Lesson 3: Work with Clients
What is a client?
A feature flag is not useful for anyone unless it's consumed. The consumer of this feature flag is not the end user of your product but rather a part of your application. We call this consumer a client. Most feature flagging systems support clients of both backend and frontend types, and most provide SDKs to easily integrate.
In Confidence, every SDK or API integration can be its own client, letting you control which flags are accessible from which part of your application. You add a Confidence client to your code to handle communication with the resolve API.
Best practices
There is no benefit to having multiple systems share a single client. Instead, treat every integration as its own client.
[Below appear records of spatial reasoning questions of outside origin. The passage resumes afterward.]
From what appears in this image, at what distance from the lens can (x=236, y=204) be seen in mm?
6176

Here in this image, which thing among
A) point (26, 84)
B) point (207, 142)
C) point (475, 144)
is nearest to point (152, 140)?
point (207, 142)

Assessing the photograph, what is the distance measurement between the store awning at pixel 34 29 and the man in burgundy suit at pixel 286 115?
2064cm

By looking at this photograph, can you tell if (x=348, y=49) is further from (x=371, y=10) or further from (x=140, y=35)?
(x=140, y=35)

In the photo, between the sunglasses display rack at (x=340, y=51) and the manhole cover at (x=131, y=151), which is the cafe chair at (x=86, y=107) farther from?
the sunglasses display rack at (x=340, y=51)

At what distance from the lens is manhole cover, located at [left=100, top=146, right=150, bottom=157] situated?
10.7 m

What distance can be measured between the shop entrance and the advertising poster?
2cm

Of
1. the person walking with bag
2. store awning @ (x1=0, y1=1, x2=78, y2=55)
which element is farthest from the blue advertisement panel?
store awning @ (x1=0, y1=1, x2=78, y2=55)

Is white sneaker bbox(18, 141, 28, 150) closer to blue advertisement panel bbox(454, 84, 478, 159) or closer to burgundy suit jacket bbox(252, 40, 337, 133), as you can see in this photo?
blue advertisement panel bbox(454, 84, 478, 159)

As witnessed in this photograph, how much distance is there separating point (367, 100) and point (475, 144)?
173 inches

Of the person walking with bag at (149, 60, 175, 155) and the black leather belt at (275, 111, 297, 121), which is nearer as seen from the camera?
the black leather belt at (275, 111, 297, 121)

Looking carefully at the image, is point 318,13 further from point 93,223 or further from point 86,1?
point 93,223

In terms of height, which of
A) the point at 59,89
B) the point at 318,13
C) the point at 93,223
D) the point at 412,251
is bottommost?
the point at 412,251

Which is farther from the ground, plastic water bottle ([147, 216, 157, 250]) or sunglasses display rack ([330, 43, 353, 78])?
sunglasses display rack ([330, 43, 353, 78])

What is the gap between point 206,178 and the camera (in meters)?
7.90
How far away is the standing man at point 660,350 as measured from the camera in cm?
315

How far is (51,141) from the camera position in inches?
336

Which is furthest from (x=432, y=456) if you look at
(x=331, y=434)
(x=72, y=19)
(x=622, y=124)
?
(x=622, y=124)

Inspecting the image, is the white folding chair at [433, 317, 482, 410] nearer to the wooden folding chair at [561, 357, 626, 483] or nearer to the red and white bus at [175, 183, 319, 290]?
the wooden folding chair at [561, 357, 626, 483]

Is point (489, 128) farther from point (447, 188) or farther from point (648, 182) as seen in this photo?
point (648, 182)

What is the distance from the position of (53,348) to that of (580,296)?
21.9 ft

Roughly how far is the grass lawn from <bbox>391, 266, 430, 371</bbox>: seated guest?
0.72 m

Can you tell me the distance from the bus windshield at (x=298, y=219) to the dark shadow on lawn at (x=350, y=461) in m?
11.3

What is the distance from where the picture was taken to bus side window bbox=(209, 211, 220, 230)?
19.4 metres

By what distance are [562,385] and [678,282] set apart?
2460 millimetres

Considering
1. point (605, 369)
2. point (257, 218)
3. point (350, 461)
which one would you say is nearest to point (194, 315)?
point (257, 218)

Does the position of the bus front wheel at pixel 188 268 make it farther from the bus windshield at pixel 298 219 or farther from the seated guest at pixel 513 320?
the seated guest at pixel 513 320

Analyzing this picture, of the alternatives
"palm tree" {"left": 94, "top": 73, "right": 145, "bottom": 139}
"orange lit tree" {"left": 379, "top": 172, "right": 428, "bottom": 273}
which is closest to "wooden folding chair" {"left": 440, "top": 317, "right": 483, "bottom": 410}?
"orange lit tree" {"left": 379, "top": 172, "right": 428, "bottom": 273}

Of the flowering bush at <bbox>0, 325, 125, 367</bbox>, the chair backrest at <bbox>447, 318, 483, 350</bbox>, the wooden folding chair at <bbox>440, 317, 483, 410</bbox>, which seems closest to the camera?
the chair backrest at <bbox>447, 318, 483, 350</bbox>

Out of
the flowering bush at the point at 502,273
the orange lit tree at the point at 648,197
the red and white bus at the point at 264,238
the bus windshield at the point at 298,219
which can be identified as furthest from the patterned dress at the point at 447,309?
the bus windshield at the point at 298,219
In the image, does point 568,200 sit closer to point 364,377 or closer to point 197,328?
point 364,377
This allows for a flexible and future proof approach where frontend clients (using the static paradigm) are not overwhelmed with all the flag data that is only relevant to backend clients.
In other words, by only letting one app access the flags that are relevant to it, you can reduce the overhead of having many flags in your systems.
Example: Manage latency with multiple clients
Consider this example: a single Confidence client is shared across 20 backend services and 3 frontend apps, covering 5 flags. Frontend clients evaluate all flags at startup — say 30 ms. Backend services evaluate one flag at a time. Now the backend team creates 100 new flags, all backend-only. Frontend clients still fetch data for all of them, inflating their startup latency for flags they'll never use. Separating clients per integration avoids this entirely — Confidence clients for frontend and backend stay scoped to their own flags.
Client granularity and security
It's good to have one client per app (backend service or frontend application). With this granularity, you can control the access of individual modules. For instance, you can revoke access to one backend service without stopping all of the others. A single client per app also helps you control what information is exposed to the user. Even if you don't expose all flags directly to the user, any information that reaches a frontend app can be considered exposed. For instance, if you have a flag intended for a backend service called 'enable super secret new feature X' and you use the same client for your frontend, that flag is still fetched and could be introspected by someone snooping around with a browser debugger.
In Confidence, each client authenticates separately with Confidence, giving you granular control to revoke access to individual modules without affecting others.
It's bad to have more than one client per app. Each client acts as its own universe. Multiple clients lead to multiple network requests to fetch flags and keep multiple copies of internal state such as context describing the module.